Actually, I personally don't like to introduce a new stat for this case.
Anyway, we will further discuss this approach internally first.

Thank you !

Thanks
Zhijian


> 
> ---
> Best Regards,
> Huang, Ying

Re: [PATCH RFC v2] mm: memory-tiering: Fix PGPROMOTE_CANDIDATE accounting

Posted by Huang, Ying 3 months, 2 weeks ago

Li Zhijian <lizhijian@fujitsu.com> writes:

> Goto-san reported confusing pgpromote statistics where
> the pgpromote_success count significantly exceeded pgpromote_candidate.
>
> On a system with three nodes (nodes 0-1: DRAM 4GB, node 2: NVDIMM 4GB):
>  # Enable demotion only
>  echo 1 > /sys/kernel/mm/numa/demotion_enabled
>  numactl -m 0-1 memhog -r200 3500M >/dev/null &
>  pid=$!
>  sleep 2
>  numactl memhog -r100 2500M >/dev/null &
>  sleep 10
>  kill -9 $pid # terminate the 1st memhog
>  # Enable promotion
>  echo 2 > /proc/sys/kernel/numa_balancing
>
> After a few seconds, we observeed `pgpromote_candidate < pgpromote_success`
> $ grep -e pgpromote /proc/vmstat
> pgpromote_success 2579
> pgpromote_candidate 0
>
> In this scenario, after terminating the first memhog, the conditions for
> pgdat_free_space_enough() are quickly met, triggering promotion.
> However, these migrated pages are only accounted for in PGPROMOTE_SUCCESS,
> not in PGPROMOTE_CANDIDATE.
>
> This update increments PGPROMOTE_CANDIDATE within the free space branch
> when a promotion decision is made, which may alter the mechanism of the
> rate limit. Consequently, it becomes easier to reach the rate limit than
> it was previously.

MATERIAL:
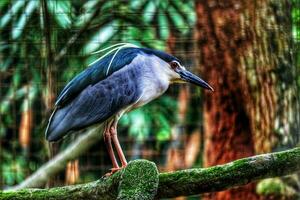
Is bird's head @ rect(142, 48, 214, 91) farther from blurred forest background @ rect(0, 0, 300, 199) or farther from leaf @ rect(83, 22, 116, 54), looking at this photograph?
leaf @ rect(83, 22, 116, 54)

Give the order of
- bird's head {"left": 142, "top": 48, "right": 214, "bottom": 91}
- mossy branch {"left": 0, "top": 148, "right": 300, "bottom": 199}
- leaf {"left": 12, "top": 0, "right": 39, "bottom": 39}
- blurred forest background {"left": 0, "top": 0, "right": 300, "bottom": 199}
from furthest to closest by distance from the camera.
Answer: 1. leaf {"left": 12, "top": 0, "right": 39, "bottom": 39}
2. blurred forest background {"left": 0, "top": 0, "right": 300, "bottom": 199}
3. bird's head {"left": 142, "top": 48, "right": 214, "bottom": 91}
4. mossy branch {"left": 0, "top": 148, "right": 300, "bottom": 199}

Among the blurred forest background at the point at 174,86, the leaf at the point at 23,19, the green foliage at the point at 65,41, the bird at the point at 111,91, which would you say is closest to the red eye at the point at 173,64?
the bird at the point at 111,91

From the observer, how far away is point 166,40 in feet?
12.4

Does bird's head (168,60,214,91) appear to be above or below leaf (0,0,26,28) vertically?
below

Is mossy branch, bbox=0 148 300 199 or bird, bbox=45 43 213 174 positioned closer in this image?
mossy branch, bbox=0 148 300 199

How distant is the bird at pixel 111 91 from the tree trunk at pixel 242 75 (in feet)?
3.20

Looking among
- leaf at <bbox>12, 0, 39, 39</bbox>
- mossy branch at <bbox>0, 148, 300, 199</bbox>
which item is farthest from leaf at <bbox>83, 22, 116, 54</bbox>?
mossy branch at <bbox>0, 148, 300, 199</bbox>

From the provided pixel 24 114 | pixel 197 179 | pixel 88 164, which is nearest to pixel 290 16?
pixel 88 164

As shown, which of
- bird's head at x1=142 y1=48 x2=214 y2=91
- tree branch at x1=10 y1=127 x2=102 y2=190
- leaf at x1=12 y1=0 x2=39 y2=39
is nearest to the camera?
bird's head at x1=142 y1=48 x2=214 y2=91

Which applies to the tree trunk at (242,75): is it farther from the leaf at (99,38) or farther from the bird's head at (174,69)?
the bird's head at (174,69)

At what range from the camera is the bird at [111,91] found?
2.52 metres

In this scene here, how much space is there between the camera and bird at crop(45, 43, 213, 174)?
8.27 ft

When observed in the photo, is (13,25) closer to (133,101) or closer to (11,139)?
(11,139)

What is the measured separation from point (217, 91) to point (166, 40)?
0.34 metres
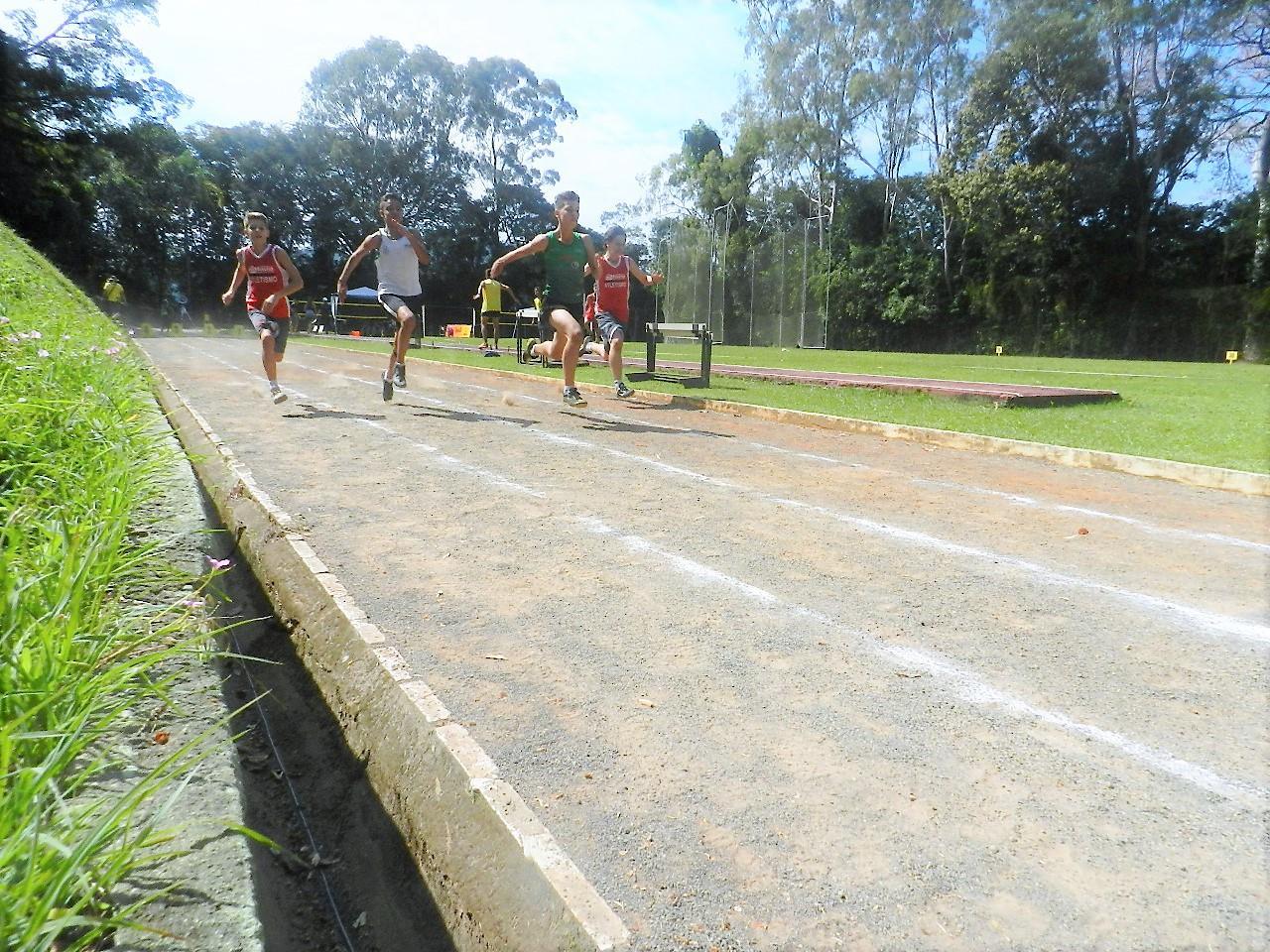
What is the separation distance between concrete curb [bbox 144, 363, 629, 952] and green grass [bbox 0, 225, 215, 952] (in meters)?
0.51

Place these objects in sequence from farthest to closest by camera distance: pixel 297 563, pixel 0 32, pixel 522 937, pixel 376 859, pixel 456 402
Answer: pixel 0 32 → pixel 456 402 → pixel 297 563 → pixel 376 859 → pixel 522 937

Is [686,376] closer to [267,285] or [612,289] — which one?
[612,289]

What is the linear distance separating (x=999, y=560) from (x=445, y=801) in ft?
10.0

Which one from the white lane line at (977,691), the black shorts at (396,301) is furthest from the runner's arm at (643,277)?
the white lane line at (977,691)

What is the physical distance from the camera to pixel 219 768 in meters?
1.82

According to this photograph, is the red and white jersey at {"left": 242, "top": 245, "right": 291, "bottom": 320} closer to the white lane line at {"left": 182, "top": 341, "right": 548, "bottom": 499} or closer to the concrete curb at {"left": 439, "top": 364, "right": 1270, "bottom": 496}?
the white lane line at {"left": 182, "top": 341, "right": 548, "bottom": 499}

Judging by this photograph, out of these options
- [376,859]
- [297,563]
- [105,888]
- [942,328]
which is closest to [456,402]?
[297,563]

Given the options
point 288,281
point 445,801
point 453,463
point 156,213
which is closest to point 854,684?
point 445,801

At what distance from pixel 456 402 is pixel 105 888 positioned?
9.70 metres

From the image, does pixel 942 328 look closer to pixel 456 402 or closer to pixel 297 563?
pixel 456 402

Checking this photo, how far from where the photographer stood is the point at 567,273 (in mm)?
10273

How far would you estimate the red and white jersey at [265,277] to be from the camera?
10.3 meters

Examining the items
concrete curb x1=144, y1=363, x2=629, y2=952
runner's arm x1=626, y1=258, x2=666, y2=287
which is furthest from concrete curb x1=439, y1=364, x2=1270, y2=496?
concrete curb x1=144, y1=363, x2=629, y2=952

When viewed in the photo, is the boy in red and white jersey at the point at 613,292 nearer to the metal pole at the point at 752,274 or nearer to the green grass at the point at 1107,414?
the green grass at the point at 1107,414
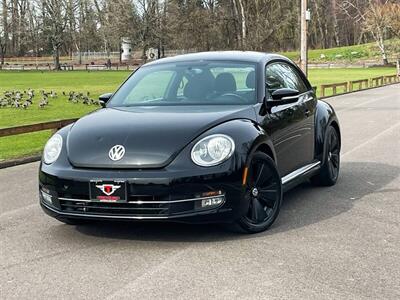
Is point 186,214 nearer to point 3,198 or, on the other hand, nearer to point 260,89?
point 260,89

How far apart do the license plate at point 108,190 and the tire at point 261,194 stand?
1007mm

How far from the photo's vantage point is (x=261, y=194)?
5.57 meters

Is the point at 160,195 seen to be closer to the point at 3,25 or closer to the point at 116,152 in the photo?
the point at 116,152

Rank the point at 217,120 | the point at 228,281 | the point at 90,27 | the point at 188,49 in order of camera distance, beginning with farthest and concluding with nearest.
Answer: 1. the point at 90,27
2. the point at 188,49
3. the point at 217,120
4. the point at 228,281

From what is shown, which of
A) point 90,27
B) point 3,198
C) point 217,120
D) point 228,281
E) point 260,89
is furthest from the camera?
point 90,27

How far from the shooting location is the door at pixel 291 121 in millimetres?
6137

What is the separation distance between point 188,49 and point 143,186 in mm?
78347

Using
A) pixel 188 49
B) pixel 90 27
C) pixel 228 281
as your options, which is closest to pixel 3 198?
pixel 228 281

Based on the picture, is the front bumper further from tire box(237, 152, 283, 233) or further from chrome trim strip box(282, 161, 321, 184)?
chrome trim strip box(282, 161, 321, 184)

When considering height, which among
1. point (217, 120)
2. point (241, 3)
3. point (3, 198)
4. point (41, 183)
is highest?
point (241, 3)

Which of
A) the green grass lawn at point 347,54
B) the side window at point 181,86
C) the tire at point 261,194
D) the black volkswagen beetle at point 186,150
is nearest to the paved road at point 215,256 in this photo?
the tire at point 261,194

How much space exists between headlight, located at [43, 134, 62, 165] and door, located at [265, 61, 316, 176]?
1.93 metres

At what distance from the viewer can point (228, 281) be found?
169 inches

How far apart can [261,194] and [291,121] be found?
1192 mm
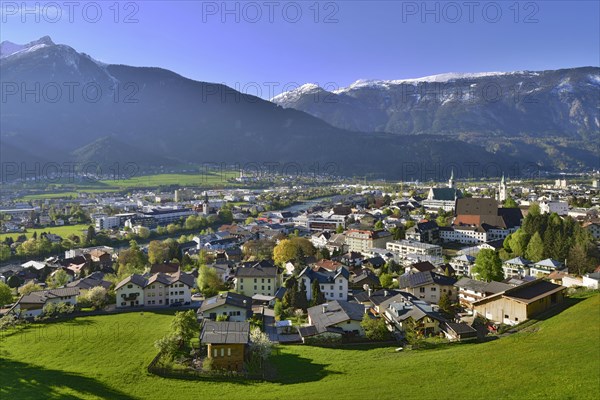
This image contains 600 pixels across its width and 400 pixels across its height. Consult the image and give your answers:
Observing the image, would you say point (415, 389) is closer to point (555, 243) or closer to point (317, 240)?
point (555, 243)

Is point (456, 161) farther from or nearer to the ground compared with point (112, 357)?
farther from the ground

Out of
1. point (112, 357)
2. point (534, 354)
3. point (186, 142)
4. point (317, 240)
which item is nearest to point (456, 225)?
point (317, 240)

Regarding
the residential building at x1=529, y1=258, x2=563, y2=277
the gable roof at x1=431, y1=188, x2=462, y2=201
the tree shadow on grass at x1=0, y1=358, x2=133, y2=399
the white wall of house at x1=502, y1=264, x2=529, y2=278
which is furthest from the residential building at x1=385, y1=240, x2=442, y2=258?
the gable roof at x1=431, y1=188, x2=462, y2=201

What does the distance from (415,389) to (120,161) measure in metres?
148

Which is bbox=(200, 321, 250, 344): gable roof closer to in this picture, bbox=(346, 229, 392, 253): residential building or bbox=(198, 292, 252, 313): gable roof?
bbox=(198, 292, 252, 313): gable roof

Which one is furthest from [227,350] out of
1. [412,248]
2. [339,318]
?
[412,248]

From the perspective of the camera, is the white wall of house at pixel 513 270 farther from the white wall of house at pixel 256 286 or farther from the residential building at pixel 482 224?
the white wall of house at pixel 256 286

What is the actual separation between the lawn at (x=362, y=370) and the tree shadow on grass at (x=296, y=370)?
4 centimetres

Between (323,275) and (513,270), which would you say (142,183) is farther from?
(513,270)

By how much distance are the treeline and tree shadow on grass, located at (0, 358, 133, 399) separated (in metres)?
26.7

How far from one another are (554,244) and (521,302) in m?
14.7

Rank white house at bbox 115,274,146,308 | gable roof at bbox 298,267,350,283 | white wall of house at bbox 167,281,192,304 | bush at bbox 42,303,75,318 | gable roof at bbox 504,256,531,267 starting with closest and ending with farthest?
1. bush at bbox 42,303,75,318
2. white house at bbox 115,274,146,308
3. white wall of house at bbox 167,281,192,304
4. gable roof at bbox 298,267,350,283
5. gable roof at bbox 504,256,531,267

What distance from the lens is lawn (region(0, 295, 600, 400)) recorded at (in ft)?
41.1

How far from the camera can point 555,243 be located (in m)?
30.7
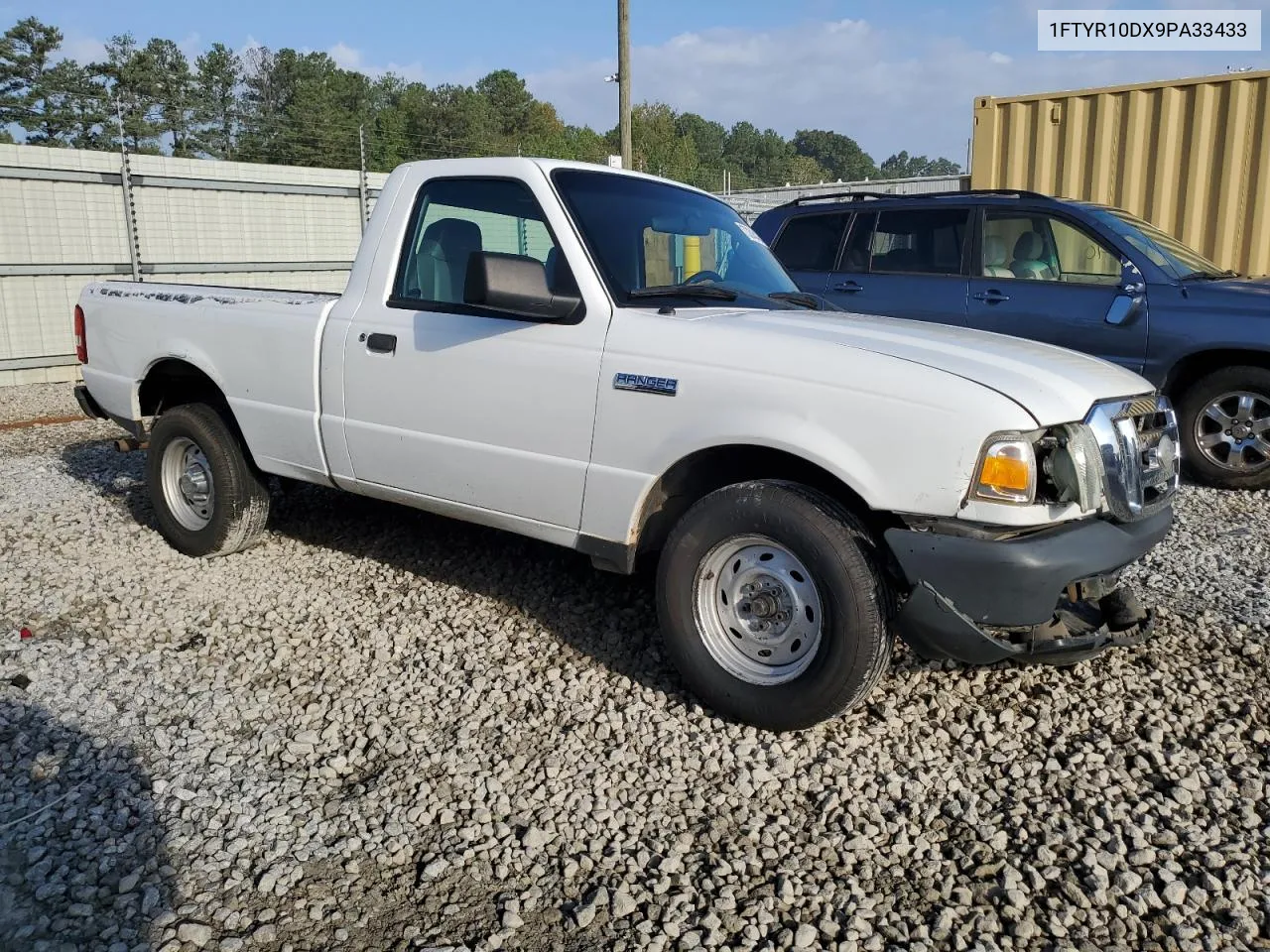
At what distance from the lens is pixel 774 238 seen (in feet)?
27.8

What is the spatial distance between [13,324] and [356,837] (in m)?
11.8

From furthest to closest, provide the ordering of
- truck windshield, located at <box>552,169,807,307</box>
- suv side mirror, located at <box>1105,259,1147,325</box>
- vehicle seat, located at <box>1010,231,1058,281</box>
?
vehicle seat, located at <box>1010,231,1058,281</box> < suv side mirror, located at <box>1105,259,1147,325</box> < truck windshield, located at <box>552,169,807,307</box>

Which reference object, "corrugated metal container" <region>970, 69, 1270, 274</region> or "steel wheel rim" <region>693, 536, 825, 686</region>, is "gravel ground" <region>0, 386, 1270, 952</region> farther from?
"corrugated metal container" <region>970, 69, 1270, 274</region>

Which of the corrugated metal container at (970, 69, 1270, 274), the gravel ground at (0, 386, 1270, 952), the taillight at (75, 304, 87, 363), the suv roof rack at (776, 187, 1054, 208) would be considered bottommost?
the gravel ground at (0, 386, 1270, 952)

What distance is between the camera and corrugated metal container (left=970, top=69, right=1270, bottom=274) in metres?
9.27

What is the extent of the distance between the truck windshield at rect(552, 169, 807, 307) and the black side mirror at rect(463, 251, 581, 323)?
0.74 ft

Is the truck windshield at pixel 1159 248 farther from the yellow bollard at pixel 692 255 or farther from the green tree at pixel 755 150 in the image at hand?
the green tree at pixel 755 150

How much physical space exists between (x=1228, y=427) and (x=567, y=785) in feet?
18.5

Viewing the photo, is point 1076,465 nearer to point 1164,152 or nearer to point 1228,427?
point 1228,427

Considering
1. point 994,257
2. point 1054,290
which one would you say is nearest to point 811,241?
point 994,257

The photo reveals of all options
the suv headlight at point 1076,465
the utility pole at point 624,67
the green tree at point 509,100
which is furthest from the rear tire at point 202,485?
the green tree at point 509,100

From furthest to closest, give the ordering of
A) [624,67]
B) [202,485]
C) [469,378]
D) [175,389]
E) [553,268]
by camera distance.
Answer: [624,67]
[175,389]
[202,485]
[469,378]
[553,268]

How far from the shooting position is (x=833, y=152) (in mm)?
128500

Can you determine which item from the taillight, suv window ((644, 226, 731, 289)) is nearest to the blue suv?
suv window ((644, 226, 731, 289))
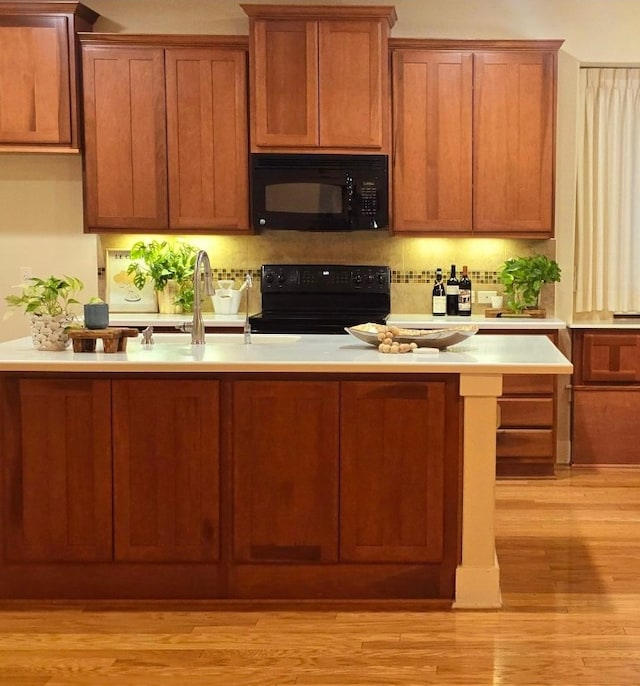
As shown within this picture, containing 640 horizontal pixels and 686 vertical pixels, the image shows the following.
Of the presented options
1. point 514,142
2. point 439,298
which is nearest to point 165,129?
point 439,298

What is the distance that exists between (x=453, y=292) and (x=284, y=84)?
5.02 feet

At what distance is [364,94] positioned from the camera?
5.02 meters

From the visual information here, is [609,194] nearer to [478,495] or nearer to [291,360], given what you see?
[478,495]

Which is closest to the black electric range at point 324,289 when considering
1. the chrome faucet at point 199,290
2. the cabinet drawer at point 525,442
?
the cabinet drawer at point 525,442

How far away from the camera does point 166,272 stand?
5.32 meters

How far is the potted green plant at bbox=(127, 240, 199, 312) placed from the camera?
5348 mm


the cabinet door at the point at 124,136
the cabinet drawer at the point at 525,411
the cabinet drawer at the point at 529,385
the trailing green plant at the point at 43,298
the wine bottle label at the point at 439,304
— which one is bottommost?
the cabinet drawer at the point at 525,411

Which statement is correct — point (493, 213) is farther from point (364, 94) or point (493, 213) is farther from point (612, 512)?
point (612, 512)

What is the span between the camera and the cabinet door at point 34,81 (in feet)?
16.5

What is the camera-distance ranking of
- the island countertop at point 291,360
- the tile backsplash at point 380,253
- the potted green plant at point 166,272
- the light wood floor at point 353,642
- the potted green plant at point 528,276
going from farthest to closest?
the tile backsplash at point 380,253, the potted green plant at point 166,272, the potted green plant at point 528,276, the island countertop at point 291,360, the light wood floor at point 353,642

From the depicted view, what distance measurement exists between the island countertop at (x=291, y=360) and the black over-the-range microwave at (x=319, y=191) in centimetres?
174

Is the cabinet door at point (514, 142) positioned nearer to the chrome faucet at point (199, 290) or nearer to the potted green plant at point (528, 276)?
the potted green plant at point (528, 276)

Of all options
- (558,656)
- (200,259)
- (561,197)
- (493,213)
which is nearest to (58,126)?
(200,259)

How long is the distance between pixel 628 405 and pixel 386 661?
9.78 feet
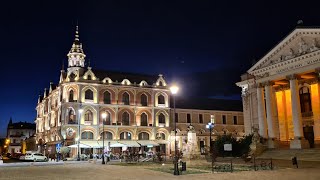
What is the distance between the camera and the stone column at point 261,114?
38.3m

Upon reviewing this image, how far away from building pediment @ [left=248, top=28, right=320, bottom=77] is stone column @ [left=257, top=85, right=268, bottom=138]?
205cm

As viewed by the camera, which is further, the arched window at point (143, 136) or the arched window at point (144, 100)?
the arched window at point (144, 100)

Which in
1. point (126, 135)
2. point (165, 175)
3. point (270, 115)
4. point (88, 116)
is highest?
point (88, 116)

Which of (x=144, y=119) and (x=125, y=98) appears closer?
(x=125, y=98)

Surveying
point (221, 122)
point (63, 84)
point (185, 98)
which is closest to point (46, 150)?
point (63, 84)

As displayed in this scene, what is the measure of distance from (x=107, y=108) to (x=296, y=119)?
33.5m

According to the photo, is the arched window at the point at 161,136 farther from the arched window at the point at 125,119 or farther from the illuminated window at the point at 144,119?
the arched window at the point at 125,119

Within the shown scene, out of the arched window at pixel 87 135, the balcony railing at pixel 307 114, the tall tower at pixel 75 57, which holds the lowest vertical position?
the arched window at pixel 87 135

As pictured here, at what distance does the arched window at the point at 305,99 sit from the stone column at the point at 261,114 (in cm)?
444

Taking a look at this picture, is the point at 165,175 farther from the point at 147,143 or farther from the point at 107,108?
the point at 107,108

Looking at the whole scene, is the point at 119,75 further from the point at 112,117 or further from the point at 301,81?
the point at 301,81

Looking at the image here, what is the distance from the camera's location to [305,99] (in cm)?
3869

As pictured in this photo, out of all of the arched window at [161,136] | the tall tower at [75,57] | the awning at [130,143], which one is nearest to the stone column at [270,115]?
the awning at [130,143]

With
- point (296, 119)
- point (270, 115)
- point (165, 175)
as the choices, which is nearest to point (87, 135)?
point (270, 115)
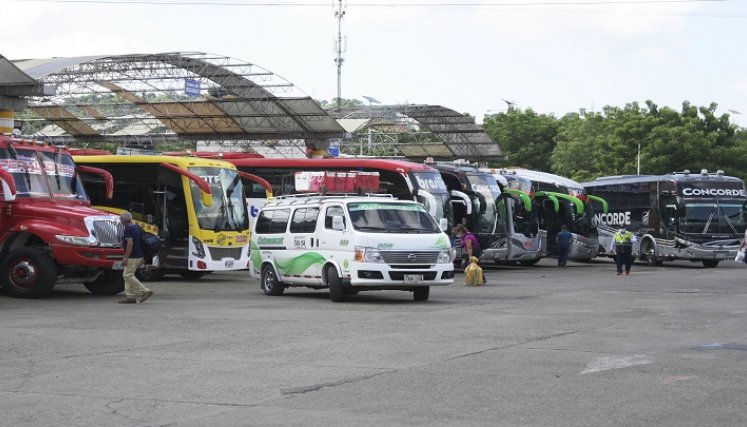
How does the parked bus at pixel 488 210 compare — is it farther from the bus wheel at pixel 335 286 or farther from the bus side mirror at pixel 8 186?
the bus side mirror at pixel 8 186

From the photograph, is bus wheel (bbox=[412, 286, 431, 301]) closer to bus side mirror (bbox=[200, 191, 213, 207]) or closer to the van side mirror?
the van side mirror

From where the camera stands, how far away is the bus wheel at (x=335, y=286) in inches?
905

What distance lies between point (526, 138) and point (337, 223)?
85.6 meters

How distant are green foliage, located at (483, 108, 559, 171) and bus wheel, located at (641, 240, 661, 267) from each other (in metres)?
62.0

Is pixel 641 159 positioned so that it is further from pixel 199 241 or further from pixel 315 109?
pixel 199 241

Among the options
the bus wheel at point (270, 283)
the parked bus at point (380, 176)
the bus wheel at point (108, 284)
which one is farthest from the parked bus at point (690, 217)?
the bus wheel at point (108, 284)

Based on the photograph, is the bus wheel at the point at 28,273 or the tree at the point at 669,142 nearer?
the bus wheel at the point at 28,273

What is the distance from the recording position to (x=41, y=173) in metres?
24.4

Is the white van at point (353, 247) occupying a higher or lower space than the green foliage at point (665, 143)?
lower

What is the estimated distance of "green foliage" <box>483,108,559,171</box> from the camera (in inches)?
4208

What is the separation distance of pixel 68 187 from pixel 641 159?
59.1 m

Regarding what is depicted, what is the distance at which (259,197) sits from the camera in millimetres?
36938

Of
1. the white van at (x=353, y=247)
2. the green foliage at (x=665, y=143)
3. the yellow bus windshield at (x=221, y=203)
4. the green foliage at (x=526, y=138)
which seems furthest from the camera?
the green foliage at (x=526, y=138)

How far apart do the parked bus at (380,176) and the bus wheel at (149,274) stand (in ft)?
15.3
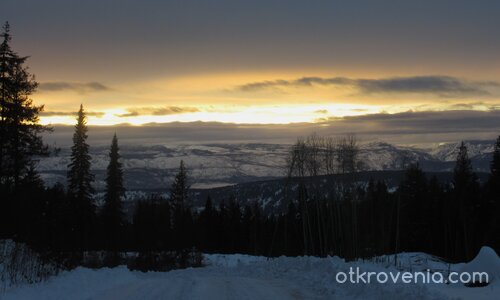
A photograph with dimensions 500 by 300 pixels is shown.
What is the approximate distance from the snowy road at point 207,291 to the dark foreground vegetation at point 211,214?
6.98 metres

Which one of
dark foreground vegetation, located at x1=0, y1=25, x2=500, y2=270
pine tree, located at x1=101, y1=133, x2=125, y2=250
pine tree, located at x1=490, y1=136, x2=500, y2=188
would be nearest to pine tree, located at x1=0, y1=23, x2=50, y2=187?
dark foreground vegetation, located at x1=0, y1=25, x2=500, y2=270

REQUIRED TASKS:
(a) In the records, replace "tree branch" with "tree limb" on the lines from the one containing "As shown, which of" up to and including the one containing "2.52 metres". Give back only those lines, with everything else left as is.
(b) Continue the mailing-list thread on the PGPROMOTE_CANDIDATE accounting patch from the point where it stops.

EXERCISE RESPONSES:
(a)
As shown, which of
- bird's head at x1=142 y1=48 x2=214 y2=91
- tree limb at x1=10 y1=127 x2=102 y2=190
- leaf at x1=12 y1=0 x2=39 y2=39
is nearest to the camera?
bird's head at x1=142 y1=48 x2=214 y2=91

Which applies to the tree trunk at (242,75): is it farther from the leaf at (99,38) or farther from the bird's head at (174,69)?
the bird's head at (174,69)

At what range from the camera is the bird at [111,91] found?
2.52 metres

(b)
>
> For example:
> Rate Limit = 100 pages/sec
> Scenario:
>   T0: 90 free-space migrations
>   T0+100ms: 20-page migration request
>
> Before:
>   Rate limit is *not* reached: 0 + 20 = 20 < 100
>   PGPROMOTE_CANDIDATE: 20
> After:
>   Rate limit is reached: 90 + 20 = 110 > 100
>   PGPROMOTE_CANDIDATE: 110
>
> Due to the fact that the rate limit mechanism recalculates every second,
> theoretically, only within that one second can the transition from
> pgdat_free_space_enough() to !pgdat_free_space_enough() in top-tier
> remaining memory be affected.
>
> Moreover, previously, within this one-second span, promotions caused by
> pgdat_free_space_enough() are not restricted by rate limits.
> This theoretically makes it easier to cause application latency.
>
> The current modification can better control the rate limit in cases of
> transition from pgdat_free_space_enough() to !pgdat_free_space_enough()
> within one second.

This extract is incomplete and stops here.